§ OBJECTIVE
Gather every line of the entries below that contains the word "meters", and copy each such line in full.

---- PROVIDED DATA

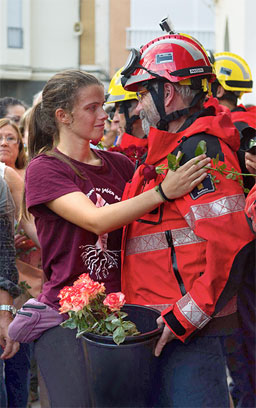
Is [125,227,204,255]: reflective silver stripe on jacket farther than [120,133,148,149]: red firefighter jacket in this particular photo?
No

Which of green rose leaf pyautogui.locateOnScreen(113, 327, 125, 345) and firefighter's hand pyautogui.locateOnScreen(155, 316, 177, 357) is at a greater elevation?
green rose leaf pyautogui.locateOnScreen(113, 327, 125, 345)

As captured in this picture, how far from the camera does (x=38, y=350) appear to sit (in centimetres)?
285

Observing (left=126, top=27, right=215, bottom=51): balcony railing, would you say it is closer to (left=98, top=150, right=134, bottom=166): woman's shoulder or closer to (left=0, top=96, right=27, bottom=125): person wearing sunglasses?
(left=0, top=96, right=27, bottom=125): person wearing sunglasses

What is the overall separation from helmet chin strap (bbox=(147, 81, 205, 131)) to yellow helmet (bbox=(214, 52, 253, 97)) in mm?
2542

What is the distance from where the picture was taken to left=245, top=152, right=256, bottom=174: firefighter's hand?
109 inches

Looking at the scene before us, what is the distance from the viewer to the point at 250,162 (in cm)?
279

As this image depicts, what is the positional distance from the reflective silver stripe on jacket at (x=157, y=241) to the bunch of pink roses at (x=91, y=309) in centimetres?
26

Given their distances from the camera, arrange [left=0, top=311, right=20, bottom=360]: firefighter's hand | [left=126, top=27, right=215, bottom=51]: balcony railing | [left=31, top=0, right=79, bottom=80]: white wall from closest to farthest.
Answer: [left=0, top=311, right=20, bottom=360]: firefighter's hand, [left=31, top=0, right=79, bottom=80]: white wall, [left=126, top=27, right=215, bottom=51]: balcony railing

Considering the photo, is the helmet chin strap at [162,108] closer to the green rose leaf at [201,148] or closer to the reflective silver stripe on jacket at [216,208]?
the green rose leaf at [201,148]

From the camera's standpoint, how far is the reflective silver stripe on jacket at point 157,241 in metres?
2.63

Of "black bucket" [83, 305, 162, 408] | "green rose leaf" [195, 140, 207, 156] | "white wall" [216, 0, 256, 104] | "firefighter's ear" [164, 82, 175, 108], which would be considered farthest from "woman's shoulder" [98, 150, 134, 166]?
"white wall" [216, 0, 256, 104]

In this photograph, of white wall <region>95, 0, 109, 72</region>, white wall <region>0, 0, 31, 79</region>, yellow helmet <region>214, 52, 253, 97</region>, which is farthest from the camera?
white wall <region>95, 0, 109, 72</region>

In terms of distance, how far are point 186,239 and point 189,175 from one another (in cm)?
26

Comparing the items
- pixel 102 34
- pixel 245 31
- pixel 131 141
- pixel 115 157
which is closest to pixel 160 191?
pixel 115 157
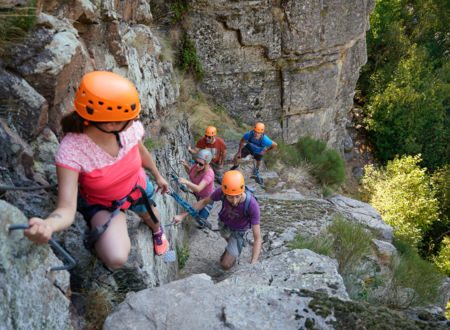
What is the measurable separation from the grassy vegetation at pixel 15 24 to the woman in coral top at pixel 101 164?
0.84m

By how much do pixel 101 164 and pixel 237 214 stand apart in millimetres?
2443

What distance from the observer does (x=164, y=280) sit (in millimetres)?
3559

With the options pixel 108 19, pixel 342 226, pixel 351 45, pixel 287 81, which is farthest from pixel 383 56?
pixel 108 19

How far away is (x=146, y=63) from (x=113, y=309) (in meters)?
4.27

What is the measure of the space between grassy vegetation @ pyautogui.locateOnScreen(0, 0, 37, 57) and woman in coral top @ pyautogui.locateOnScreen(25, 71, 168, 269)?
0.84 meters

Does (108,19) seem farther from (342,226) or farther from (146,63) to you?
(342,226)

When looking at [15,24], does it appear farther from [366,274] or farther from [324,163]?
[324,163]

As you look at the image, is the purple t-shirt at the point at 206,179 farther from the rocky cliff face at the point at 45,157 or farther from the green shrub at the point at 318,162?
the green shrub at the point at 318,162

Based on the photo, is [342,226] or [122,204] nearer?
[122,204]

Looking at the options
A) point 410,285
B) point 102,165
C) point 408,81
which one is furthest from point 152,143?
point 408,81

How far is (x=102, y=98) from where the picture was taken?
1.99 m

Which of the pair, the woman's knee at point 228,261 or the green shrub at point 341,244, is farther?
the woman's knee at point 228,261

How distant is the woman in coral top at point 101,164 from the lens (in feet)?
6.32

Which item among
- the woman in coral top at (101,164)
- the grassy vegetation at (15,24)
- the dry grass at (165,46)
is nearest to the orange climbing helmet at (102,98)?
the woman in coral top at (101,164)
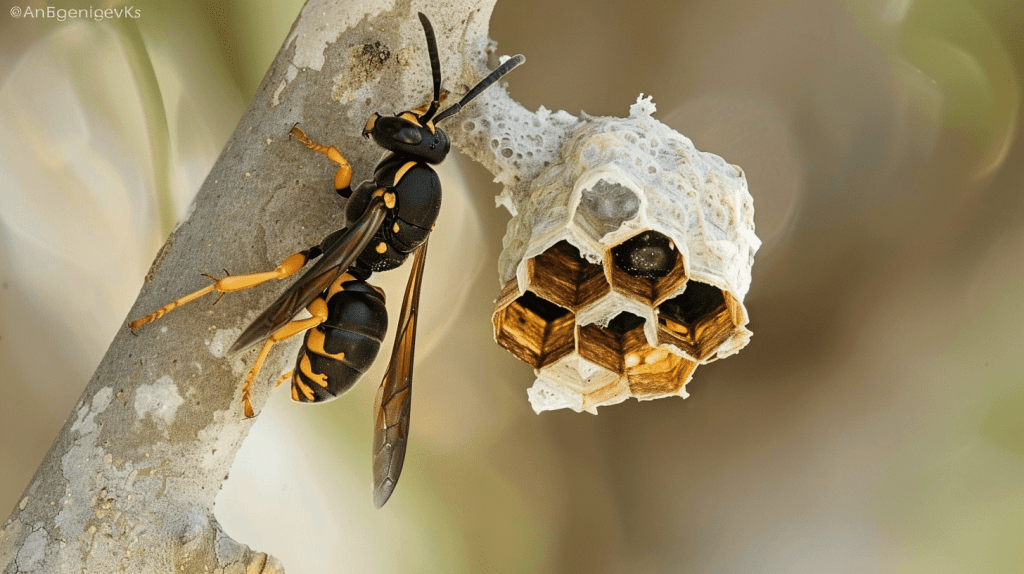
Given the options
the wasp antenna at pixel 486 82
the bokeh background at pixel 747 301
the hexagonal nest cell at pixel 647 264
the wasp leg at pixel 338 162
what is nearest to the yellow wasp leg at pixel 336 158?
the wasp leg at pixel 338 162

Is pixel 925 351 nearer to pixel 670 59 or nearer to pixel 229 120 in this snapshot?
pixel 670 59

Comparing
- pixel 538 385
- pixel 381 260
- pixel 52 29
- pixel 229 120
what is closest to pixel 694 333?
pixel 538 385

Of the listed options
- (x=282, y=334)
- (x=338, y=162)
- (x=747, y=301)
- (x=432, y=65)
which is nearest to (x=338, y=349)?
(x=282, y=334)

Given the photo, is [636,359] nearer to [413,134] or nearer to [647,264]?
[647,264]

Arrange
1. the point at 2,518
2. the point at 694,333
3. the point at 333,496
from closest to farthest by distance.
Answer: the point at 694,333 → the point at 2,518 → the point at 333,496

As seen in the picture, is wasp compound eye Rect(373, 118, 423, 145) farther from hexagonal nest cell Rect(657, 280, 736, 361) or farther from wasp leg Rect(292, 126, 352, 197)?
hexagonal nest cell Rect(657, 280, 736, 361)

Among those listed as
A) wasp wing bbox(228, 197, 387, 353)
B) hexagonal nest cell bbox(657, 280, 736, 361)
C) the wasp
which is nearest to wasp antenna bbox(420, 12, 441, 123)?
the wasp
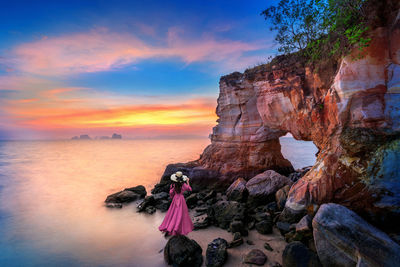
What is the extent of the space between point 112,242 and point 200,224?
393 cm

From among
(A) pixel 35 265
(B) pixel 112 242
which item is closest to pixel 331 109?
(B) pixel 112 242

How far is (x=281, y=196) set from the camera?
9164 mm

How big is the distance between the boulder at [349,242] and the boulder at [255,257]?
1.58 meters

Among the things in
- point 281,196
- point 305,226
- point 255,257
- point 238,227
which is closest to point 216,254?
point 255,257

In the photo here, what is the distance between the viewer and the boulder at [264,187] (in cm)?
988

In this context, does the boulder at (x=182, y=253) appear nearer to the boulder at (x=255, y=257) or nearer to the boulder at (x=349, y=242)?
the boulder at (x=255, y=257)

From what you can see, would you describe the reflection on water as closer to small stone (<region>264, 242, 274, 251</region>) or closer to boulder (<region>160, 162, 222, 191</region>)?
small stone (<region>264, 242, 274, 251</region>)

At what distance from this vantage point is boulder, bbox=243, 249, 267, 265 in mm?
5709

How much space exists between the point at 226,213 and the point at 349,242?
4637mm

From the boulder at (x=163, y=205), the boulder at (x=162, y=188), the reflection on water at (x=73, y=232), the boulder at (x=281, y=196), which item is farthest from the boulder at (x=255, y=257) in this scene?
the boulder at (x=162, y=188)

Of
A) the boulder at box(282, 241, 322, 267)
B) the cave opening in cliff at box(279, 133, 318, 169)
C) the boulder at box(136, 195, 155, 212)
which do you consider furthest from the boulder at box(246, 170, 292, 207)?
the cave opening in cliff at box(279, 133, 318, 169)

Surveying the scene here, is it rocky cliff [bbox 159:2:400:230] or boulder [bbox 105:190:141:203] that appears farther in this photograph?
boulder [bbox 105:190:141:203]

--------

§ OUTPUT FOR THIS TASK
How far away is (x=146, y=63) from (x=113, y=309) (in meters)?
0.84 meters
1.58 meters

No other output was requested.